Configuration of VLAN in PIX

Hello!

These 3 questions:

(1) someone has a link to some samples VLAN?

(2) is not having logical interfaces makes the solution less sure tha having physical interfaces?

(3) what is the diference between physical VLANS and VLAN logical?

Thank you and best regards,

ovieira

Ovieira:

Example of config:

PIX:

interface ethernet1 100full

physical interface ethernet1 vlan10

logical interface ethernet1 vlan20

logical ethernet1 vlan30 interface

nameif ethernet1 DMZ security10

nameif vlan20 MailSvrs security15

nameif vlan30 security20 WWWsvrs

address DMZ IP 192.168.0.1 255.255.255.0

address IP MailSvrs 192.168.1.1 255.255.255.0

address IP WWWsvrs 192.168.2.1 255.255.255.0

Catalyst (PIX ethernet1 port connected to):

Set vlan1

trigger port mode

spantree portfast enable Set

Disable the trunk 1-1005

the trunk Set dot1q 1,10,20,30

adjust the speed of the port 100

Set the full duplex port

(2) from a security point of view, Cisco says that the use of VLAN is actually safer. With any VLANS configured, the PIX sends out packets without a label to any connected switch port. If the switch port is trunking, the switch sends the packet on the vlan native - vlan1 - what makes the vulnerable switch a hacker to inject packets into a different VLAN in vlan native. As a rule, I never use him vlan by default anyway. Assign physical interfaces on the PIX to any vlan other than vlan1. Actually, affect the physical interface to any what vlan is NOT the vlan native port of the switch and you should be good.

(3) the physical and logical interfaces are both objects of software - but the actual physical object is the network card. The physical interfaces operate in both layer 2 and layer-3; logical interfaces only operate at the layer-3. With this in mind, you cannot configure "failover link" or "failover lan' on some logical interfaces because they operate at layer 2"

Hope this helps,

Rich

Tags: Cisco Security

Similar Questions

Need help setting up a configuration of VLAN special using WRVS4400N

Hi guys,.

I need your help on how to implement a configuration of VLAN somehow non-standard.

The situation is the following:

The customer wants a WLAN set up for the company and the other for guests. Now, wouldn't that be not so difficult if we'd be using the internal internet connection. But the WRVS4400N will be used to implement wireless LANs / VLAN only.

The company uses the DHCP protocol on both of their subnets, provided by a Watchguard Firebox XTM510.

Now, what we would do is set up the back door #1 for the connection to the subnet of the client and the #2 for the connection to the optional subnet for the guests. The first problem is that we were not able to configure DHCP forwards to the VLAN2. It works very well on the 1st but the 2nd doesn't allow that either ENabled or disabled, grayed out DHCP.

To work around the problem that he would be allowed to set up DHCP WRVS4400N providing in itself for the subnet invited, but try that didn't work at all.
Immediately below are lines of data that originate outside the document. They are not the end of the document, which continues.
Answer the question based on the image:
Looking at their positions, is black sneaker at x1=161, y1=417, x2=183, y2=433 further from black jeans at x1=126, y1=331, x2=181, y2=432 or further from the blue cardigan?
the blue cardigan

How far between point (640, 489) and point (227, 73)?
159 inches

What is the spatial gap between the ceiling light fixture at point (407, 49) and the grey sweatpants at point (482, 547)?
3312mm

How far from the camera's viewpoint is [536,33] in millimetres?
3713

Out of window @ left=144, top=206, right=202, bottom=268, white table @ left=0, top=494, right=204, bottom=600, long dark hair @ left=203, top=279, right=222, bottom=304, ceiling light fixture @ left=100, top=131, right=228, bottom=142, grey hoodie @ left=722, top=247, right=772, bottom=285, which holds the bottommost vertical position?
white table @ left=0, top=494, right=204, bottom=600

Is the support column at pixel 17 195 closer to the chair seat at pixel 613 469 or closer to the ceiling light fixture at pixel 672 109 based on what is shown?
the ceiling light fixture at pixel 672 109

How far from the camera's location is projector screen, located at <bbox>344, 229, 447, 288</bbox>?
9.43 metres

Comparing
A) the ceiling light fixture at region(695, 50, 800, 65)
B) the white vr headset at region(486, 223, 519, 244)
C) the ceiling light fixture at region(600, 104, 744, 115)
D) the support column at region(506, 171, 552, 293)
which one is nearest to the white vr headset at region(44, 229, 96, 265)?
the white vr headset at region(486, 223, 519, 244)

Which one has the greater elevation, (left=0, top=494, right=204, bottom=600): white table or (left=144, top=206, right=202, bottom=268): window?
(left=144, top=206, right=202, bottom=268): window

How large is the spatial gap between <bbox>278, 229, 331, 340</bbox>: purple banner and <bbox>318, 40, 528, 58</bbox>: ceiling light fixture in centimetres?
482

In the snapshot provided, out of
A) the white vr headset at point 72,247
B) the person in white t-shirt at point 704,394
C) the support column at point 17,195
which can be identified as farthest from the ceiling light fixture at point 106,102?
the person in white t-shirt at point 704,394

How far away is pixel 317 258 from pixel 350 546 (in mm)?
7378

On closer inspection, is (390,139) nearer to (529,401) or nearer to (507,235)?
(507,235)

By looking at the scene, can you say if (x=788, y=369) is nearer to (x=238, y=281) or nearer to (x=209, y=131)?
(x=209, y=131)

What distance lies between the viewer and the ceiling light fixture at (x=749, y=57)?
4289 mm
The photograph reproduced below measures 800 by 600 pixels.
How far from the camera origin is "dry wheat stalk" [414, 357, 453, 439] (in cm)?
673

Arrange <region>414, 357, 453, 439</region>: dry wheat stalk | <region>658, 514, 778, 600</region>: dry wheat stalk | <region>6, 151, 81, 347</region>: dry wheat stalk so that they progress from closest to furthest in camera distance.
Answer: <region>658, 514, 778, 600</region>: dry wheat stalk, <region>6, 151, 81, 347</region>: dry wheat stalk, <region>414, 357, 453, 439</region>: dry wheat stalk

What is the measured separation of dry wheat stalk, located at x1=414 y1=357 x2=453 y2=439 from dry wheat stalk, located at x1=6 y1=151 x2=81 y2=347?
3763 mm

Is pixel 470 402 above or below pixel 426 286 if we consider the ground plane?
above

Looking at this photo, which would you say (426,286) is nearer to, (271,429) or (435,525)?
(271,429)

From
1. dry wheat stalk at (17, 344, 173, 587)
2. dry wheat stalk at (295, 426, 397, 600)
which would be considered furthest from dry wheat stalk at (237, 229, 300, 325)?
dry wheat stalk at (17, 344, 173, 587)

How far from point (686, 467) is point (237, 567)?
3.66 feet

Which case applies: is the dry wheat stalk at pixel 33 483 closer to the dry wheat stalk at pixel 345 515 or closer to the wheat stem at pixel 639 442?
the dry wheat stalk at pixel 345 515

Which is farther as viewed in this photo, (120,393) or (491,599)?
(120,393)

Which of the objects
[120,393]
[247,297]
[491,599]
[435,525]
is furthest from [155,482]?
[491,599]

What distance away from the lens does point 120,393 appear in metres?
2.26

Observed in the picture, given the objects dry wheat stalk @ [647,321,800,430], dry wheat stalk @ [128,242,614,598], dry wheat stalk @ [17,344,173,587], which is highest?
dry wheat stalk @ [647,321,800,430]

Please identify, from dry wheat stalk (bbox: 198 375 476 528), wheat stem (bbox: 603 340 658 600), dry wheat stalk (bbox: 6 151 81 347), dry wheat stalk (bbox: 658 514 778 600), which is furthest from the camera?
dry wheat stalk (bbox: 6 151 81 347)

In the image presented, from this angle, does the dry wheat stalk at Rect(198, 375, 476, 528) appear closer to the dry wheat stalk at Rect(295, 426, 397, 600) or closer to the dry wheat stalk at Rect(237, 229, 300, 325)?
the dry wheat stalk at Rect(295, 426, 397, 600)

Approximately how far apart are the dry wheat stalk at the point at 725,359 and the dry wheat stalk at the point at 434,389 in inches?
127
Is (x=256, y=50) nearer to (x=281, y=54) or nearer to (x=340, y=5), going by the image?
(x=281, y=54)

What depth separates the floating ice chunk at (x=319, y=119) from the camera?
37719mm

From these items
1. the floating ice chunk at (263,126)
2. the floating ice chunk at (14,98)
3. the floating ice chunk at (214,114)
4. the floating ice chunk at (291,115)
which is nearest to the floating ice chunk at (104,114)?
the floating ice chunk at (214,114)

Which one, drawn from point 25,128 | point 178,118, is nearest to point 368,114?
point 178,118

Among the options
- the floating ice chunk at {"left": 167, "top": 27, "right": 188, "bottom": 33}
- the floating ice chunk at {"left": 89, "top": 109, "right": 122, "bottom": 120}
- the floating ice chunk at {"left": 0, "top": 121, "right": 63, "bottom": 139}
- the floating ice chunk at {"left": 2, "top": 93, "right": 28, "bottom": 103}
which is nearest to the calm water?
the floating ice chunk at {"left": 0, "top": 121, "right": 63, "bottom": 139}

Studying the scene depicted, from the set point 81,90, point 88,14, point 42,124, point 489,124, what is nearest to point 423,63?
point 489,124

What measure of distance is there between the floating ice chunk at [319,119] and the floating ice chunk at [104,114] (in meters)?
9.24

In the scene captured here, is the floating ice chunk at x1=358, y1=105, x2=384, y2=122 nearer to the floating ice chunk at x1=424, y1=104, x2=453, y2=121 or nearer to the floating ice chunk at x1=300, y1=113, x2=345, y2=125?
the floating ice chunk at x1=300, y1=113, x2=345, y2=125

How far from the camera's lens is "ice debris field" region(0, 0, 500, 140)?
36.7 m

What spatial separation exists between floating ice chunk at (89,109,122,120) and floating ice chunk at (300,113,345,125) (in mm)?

Is it possible? Thanks in advance!

Best,

Ralph.

RVS4000 Configuration of VLAN

I am trying to set up a couple of VLAN on the RVS4000. The router allows me to enter the VLAN ID without problem, but it doesn't seem to be a screen to set up the network and DHCP component for the new configuration of VLAN. I saved the configuration of the router and printed. There are several VIRTUAL networks in the configuration with the IP addresses starting with 192.168.2.0/24 and increasing unit (192.168.3.0, 192.168.4.0, etc.). These networks VLAN contains the DHCP configuration also. How can I change these addresses. Is it possible that you can not change them and take what's there and use it? When I configured a VLAN with ID 30, is to tie the knots got an address in the 192.168.2.0 subnet, which is not what I wanted. The manual is no help. He said almost nothing about the configuration of VLANS. Is there another source for more information on the configuration of the RVS4000 with VLAN?

Also, I downloaded and installed the new firmware for the router.

Any help is appreciated.

Tony

Forget it. I thought about it. It is on the configuration page and you will need to use the drop-down list for the VLAN configured.
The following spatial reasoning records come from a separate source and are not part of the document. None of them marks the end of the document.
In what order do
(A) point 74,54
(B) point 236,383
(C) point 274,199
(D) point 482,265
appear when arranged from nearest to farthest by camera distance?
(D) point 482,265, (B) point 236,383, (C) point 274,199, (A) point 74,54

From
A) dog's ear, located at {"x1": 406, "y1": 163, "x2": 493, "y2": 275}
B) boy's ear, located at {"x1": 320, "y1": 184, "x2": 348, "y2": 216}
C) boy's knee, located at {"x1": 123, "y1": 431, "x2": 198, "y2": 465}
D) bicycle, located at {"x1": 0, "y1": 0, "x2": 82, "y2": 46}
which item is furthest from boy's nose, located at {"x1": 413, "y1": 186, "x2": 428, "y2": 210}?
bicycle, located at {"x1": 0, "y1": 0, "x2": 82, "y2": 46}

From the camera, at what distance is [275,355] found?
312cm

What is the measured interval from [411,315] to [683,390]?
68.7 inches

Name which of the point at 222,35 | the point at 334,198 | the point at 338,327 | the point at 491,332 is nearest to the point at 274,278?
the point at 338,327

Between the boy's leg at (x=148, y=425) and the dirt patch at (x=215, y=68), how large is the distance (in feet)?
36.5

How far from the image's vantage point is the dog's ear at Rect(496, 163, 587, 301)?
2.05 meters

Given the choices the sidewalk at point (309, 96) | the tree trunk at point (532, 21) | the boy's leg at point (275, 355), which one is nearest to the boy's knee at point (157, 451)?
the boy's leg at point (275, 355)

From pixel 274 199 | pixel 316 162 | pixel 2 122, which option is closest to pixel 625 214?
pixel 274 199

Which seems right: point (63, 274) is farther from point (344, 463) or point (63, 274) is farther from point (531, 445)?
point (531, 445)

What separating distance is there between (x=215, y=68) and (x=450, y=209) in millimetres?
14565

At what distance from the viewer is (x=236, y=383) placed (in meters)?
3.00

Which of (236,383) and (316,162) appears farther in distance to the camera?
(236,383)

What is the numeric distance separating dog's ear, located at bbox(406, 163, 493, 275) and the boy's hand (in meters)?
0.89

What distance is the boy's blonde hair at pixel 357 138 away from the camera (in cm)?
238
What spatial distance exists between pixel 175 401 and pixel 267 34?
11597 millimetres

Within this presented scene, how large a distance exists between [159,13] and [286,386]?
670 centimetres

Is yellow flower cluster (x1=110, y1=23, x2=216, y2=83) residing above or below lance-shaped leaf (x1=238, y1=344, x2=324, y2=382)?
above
PC6224 Configuration of VLAN

Hello

I am desirous of VLAN my iSCSI data in two separate VLANS and think I understand what to do. I would like to just anyone for the validation test it before I go live and eventually get things horribly wrong.
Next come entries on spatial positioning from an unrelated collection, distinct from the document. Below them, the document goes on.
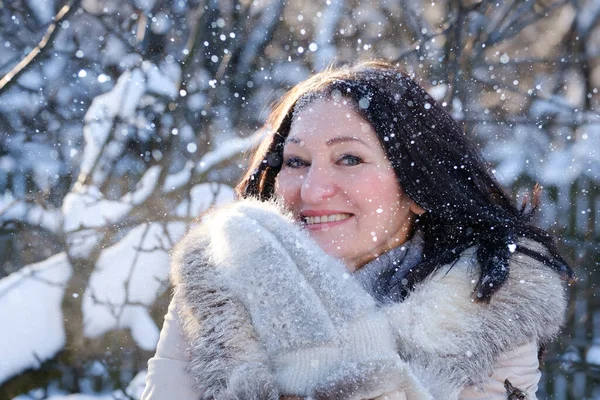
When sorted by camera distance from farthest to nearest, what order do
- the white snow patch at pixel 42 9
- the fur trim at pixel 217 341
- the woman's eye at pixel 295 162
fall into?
the white snow patch at pixel 42 9 → the woman's eye at pixel 295 162 → the fur trim at pixel 217 341

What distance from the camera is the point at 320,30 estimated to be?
15.1 feet

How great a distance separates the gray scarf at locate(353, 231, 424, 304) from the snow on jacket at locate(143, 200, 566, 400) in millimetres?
132

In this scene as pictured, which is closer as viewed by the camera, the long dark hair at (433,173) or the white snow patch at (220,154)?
the long dark hair at (433,173)

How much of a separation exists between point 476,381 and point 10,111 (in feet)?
12.2

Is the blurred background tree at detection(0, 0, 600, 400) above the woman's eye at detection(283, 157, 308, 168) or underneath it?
above

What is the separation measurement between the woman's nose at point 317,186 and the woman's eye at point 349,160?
0.18 feet

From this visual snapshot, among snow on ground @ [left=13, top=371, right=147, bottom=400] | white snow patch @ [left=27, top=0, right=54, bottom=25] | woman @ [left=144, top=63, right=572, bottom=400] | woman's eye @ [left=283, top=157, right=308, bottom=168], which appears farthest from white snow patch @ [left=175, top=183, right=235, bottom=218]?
woman's eye @ [left=283, top=157, right=308, bottom=168]

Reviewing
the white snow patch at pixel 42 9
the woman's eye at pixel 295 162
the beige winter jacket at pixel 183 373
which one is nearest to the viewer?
the beige winter jacket at pixel 183 373

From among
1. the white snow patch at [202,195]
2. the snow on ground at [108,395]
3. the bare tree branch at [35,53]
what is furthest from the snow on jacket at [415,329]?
the snow on ground at [108,395]

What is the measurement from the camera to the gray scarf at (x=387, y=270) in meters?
1.78

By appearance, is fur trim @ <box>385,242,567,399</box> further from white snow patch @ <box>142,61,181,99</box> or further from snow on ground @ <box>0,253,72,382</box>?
snow on ground @ <box>0,253,72,382</box>

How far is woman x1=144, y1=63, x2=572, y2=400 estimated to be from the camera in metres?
1.45

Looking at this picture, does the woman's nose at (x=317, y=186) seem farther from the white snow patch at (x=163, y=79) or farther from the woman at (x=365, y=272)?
the white snow patch at (x=163, y=79)

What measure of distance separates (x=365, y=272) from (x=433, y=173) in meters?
0.34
All i15 labeled ports must be configured as switchport access vlan 15
All i16 labeled ports must be configured as switchport access vlan 16
Four XG ports must be configured as vlan allowed switchport General add 15.16 tag.

So far I think I have it but I'm not sure on how to get the traffic untagged crossing ports XG.
It will do it automatically, or should I set switchport General pvid 1 for these ports, so all untagged traffic goes to the network vlan by default?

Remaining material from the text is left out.